_Records to use_:
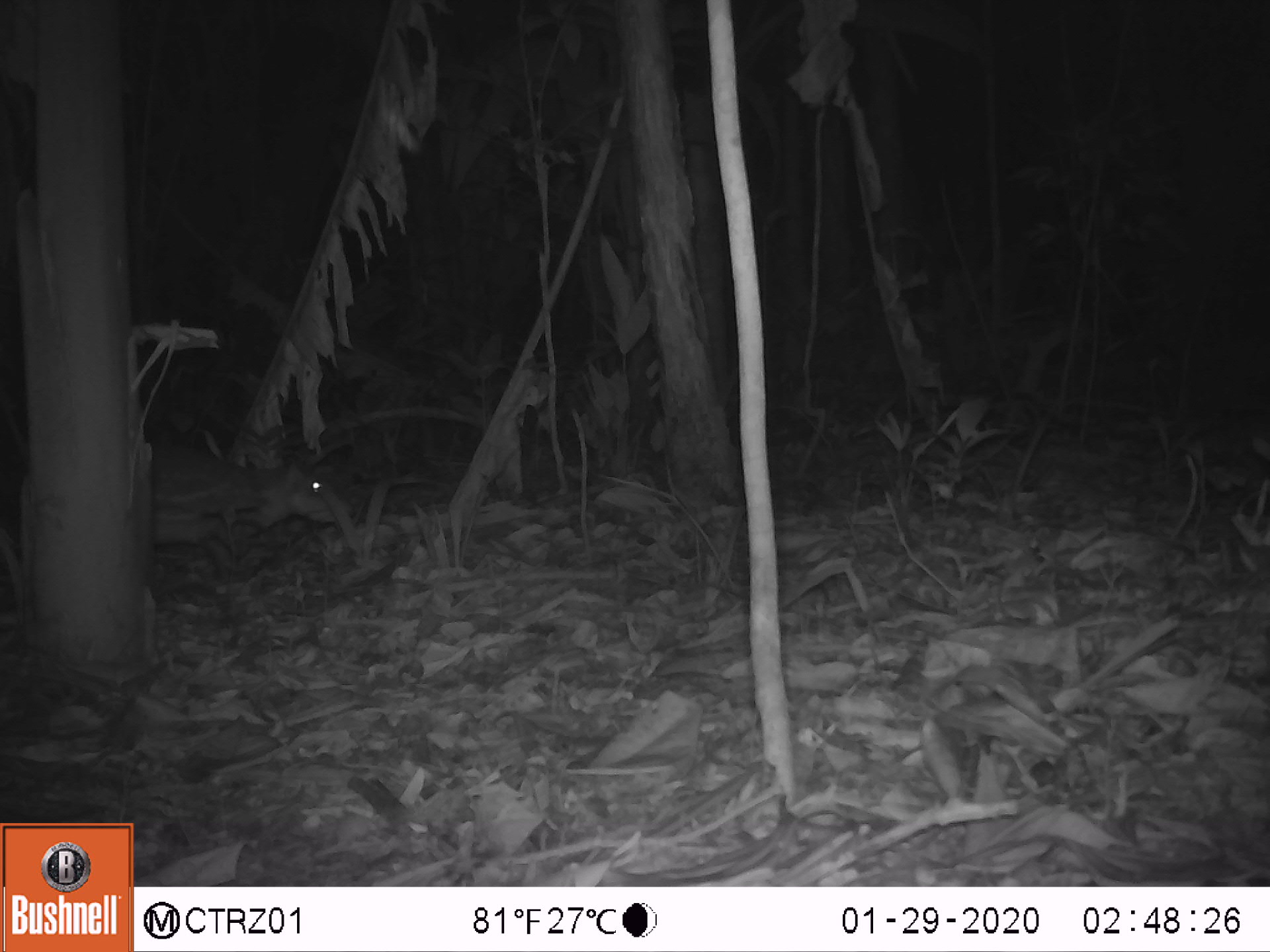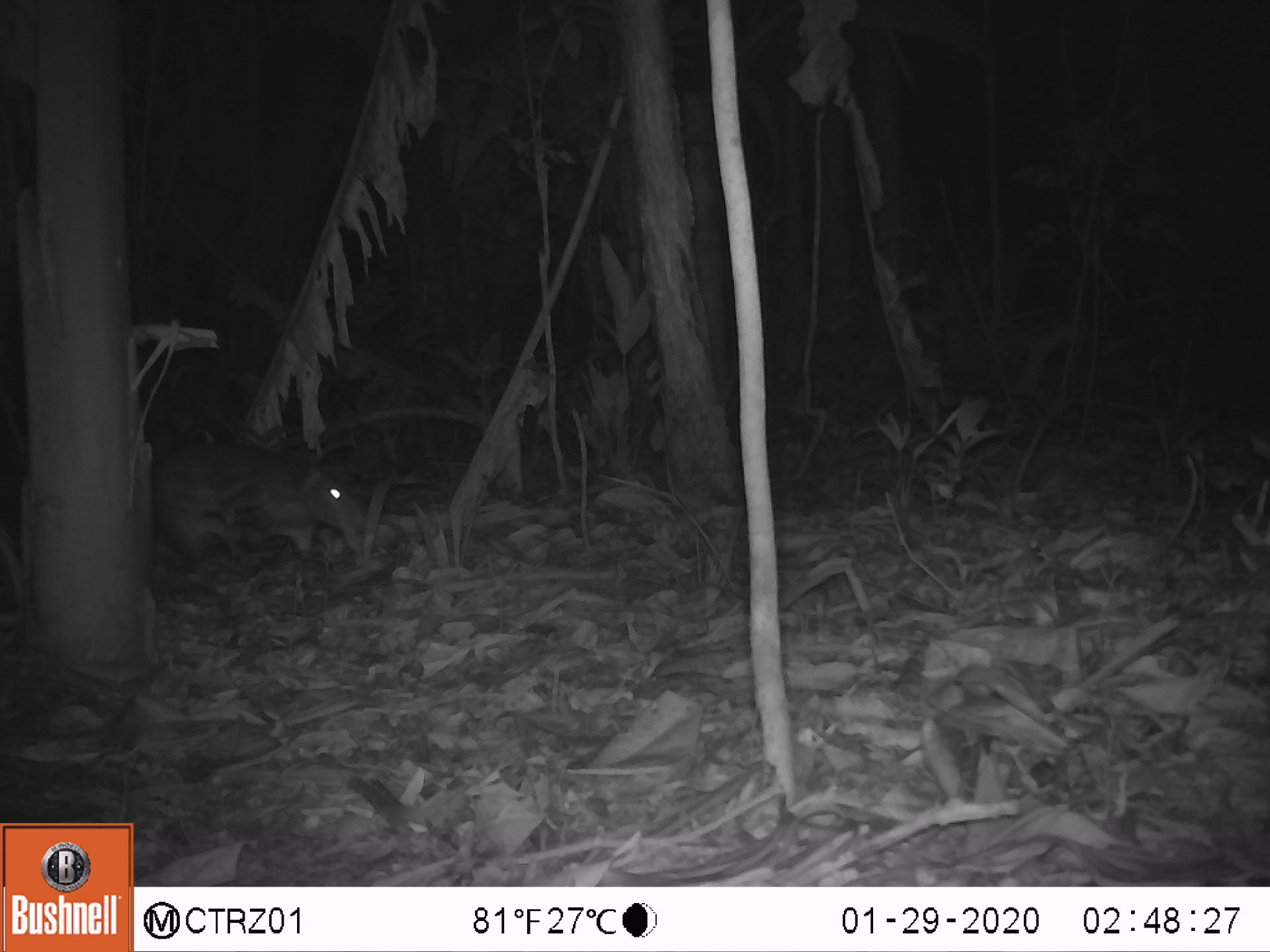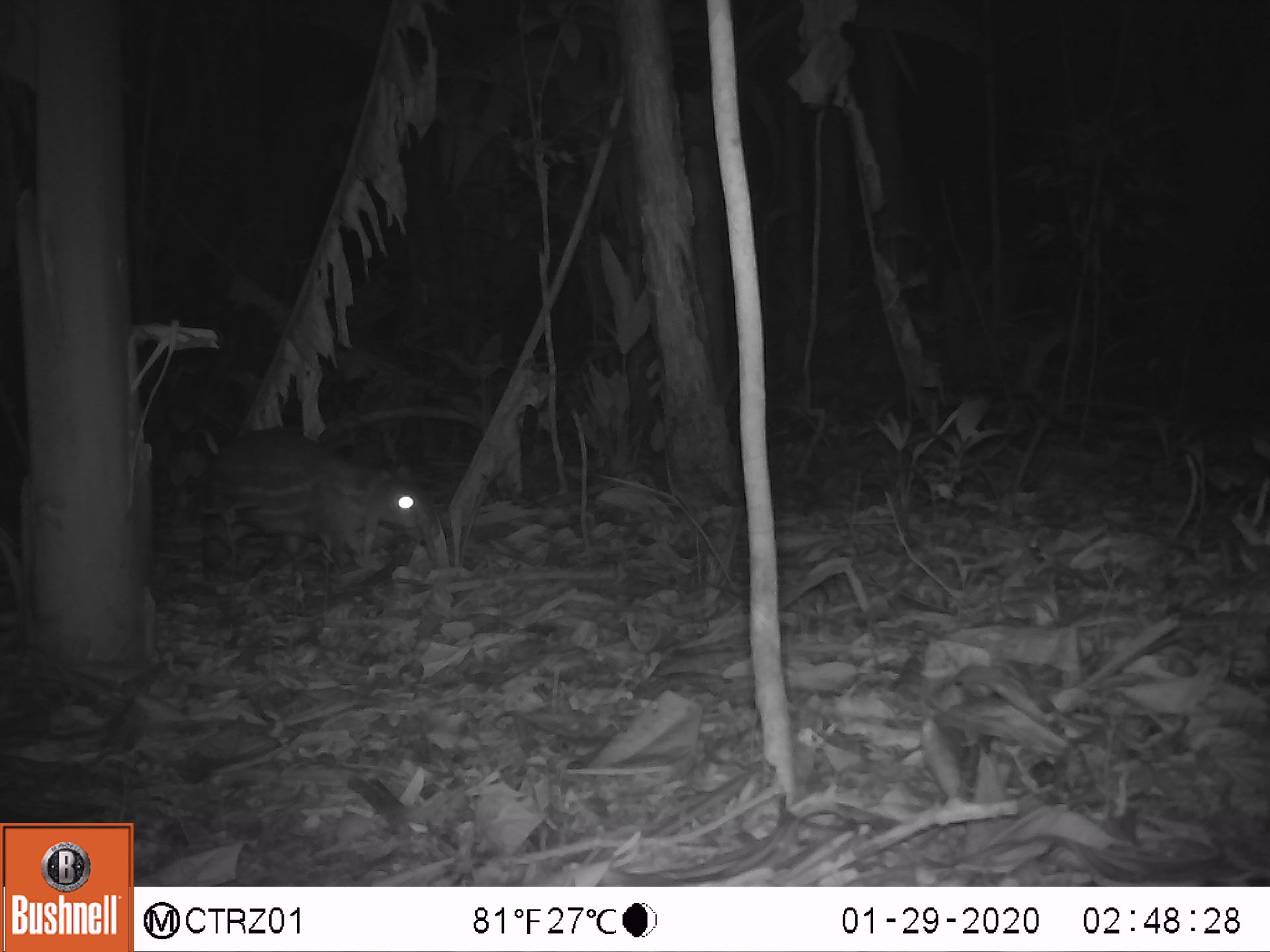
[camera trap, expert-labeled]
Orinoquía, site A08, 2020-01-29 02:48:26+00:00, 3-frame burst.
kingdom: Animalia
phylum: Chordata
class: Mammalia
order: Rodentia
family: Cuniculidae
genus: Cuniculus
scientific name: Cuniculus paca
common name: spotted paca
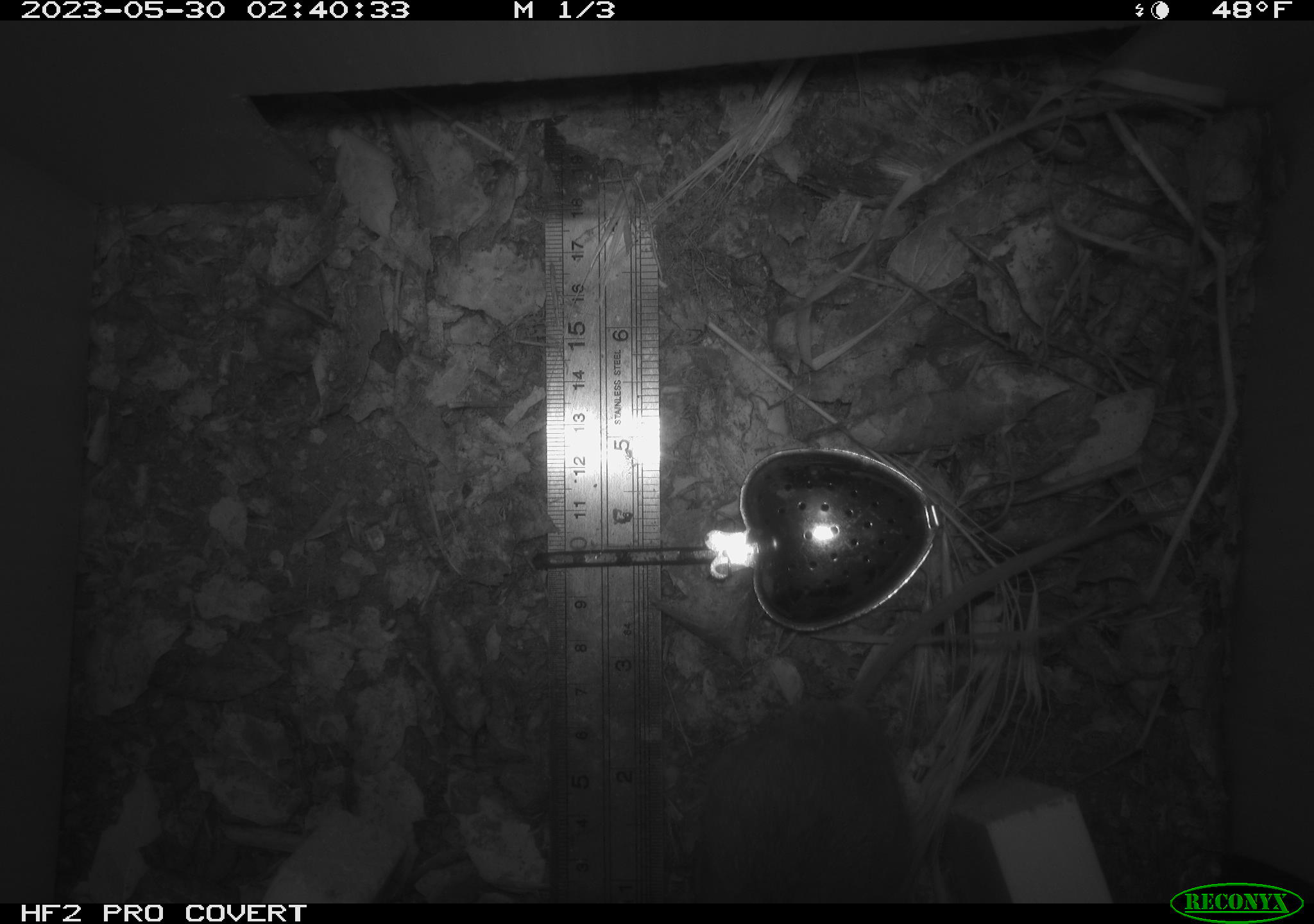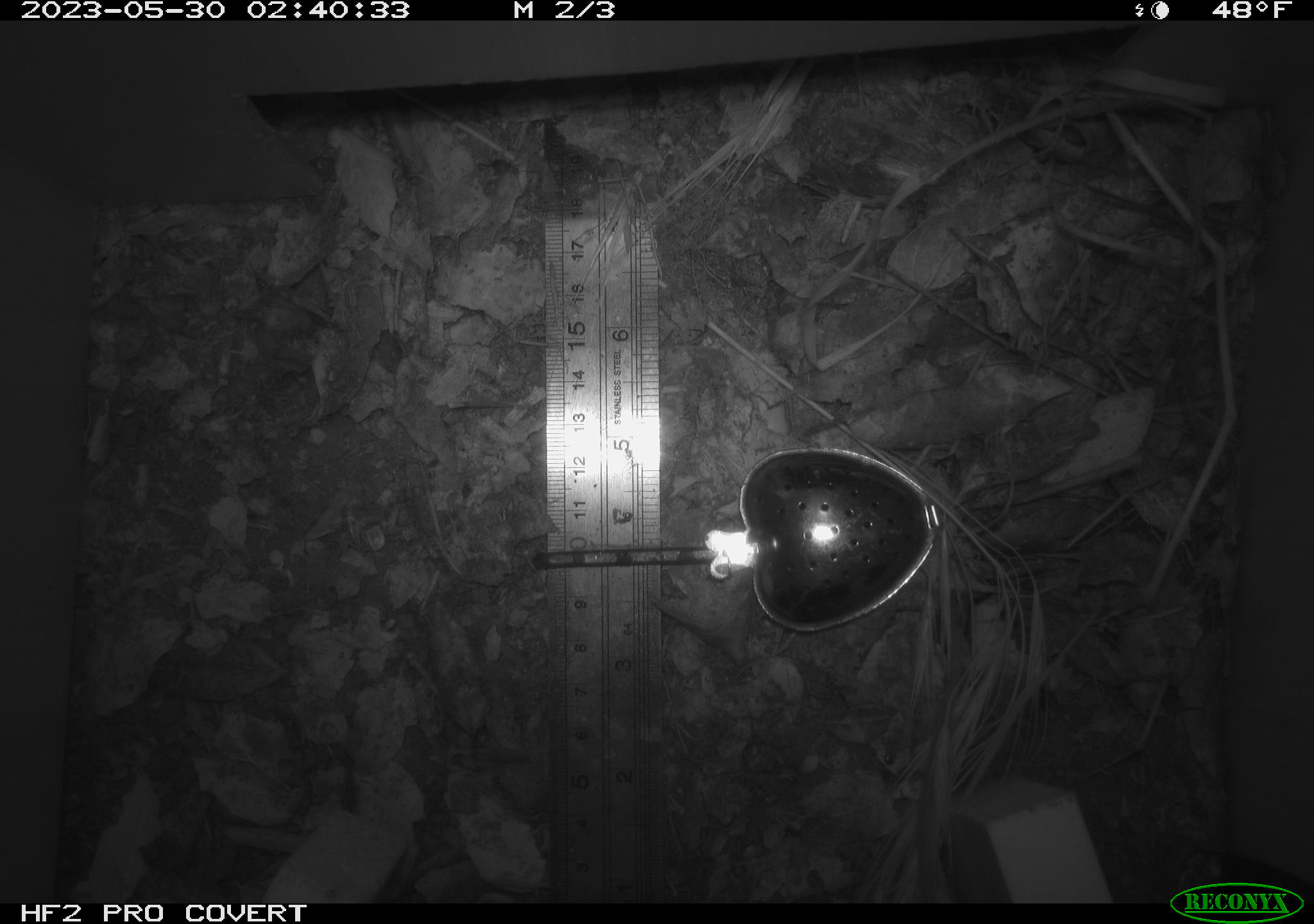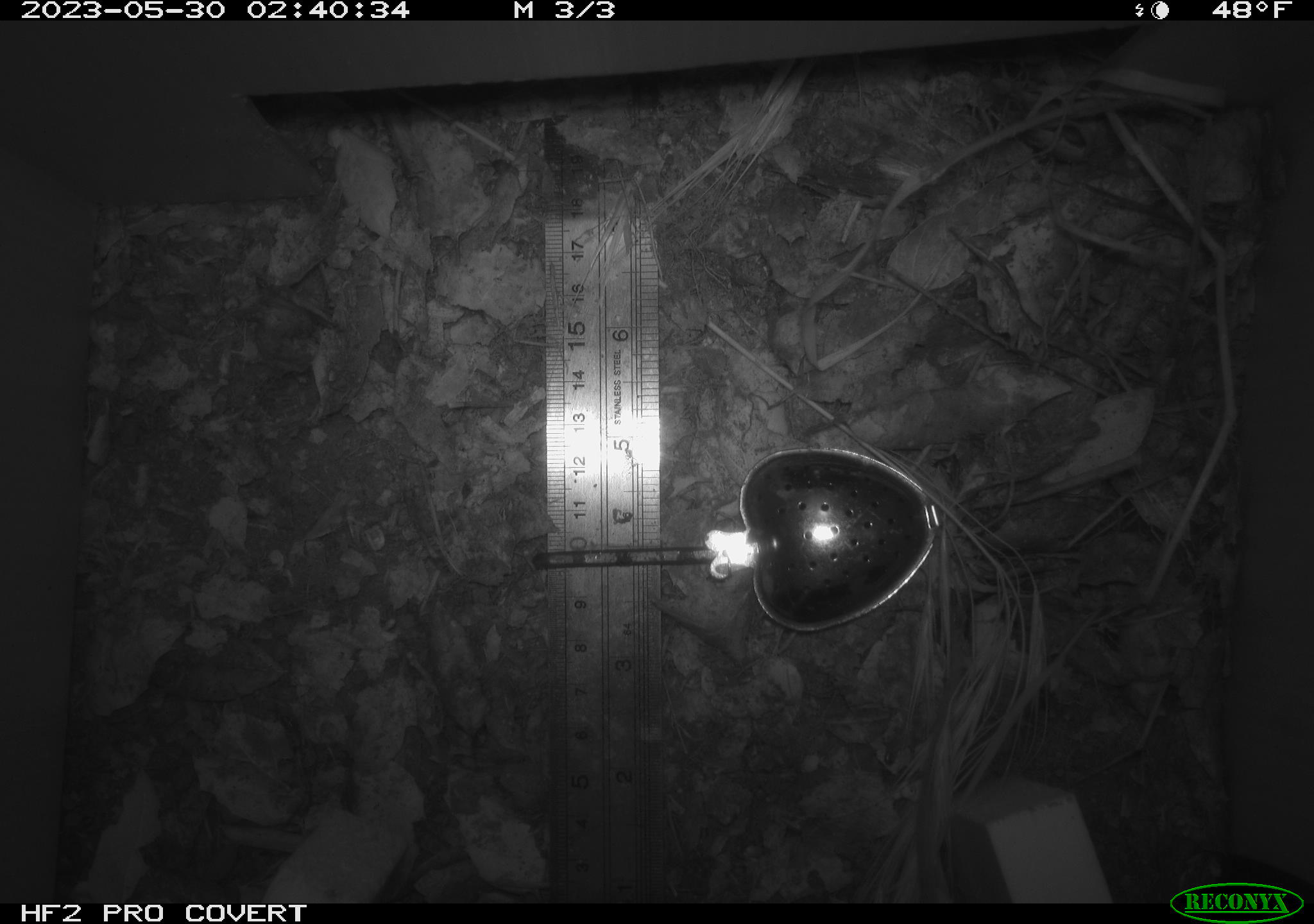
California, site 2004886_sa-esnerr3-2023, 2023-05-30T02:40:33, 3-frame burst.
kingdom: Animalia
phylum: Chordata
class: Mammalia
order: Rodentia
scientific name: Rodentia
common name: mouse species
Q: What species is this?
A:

_Exercise_:
Retype every entry word for word, but do not carry over the pictures.

_Expected answer_:
[camera trap, expert-labeled]
Orinoquía, site A08, 2020-01-29 02:48:26+00:00, 3-frame burst.
kingdom: Animalia
phylum: Chordata
class: Mammalia
order: Rodentia
family: Cuniculidae
genus: Cuniculus
scientific name: Cuniculus paca
common name: spotted paca
California, site 2004886_sa-esnerr3-2023, 2023-05-30T02:40:33, 3-frame burst.
kingdom: Animalia
phylum: Chordata
class: Mammalia
order: Rodentia
scientific name: Rodentia
common name: mouse species
Q: What species is this?
A:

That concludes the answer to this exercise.